Hal ini menambah deretan panjang ketika berujung pada KTD (Kehamilan yang Tidak Diinginkan). Hal tersebut memang tidak dapat dihilangkan dari kehidupan kampus. Sebab, sudah secara naluriah dari zaman baheula permasalahan seks memang selalu berkembang. Namun apakah kita atau bahkan perguruan tinggi membiarkan hal tersebut? Bahwa seks bukan lagi masalah individu. Sebab, implikasinya sangat kompleks. Kehamilan yang tidak diinginkan akan menambah padatnya jumlah penduduk. Dan itu menjadikan beban suatu negara bertambah pula dalam lingkup sosial ekonomi.
Minim Informasi
Informasi seputar seks minim diperoleh di kampus. Lembaga yang bergerak di dalamnya pun (kesehatan reproduksi) masih sedikit.
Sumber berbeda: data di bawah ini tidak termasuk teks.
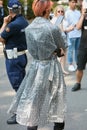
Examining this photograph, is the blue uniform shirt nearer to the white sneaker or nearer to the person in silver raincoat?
the person in silver raincoat

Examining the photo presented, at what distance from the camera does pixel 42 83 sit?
5121 mm

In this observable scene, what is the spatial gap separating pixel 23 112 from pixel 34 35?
0.91m

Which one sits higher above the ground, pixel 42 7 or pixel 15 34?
pixel 42 7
Padahal, hal ini sangat penting untuk menaungi permasalahan mahasiswa dalam sisi seks. Tidak hanya berkutat pada sisi seksnya namun jauh pada sisi kesehatan. Penyakit-penyakit yang bisa dialami jangka pendek atupun panjang.
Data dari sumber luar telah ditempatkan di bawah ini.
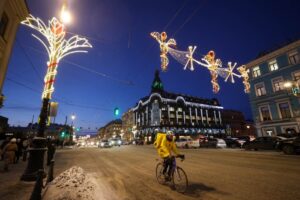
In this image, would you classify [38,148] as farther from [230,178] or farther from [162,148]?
[230,178]

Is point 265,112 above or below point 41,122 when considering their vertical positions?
above

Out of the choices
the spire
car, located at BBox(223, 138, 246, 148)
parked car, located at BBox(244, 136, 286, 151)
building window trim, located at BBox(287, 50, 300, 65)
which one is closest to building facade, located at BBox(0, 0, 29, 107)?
parked car, located at BBox(244, 136, 286, 151)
Permasalahan seks seharusnya bukan menjadi tabu lagi dibicarakan dalam lingkup pendidikan. Satu sama lain harus mengetahuinya. Mengetahui akibat-akibatnya, dan langkah apa yang harus diambil agar tidak berujung pada penyesalan.
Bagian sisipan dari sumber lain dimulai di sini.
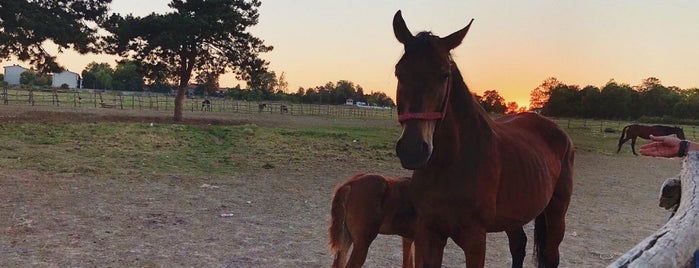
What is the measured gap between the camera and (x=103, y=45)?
19359mm

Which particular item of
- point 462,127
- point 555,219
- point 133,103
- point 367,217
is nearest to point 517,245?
point 555,219

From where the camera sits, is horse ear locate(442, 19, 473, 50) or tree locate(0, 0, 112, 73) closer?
horse ear locate(442, 19, 473, 50)

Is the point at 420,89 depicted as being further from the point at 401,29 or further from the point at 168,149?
the point at 168,149

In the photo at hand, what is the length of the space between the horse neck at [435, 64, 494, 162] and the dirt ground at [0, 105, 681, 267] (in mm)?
2624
Dengan adanya layanan kesehatan reproduksi diharapkan mahasiswa dapat berkonsultasi, dan menghilangkan jauh-jauh sifat tabu. Tindakan lain yang bisa dilakukan untuk meminimalisasi yaitu dengan mahasiswa turut bergerak. Dengan mendirikan perkumpulan yang rutin mendiskusikan seputar kesehatan reproduksi. Jadi, saling peduli satu sama lain. Menyosialisasikan hal itu kepada sesama mahasiswa. Lebih-lebih jika dalam perguruan tinggi memiliki jurusan kesehatan. Mereka sebagai penggerak sesama mahasiswa lainnya.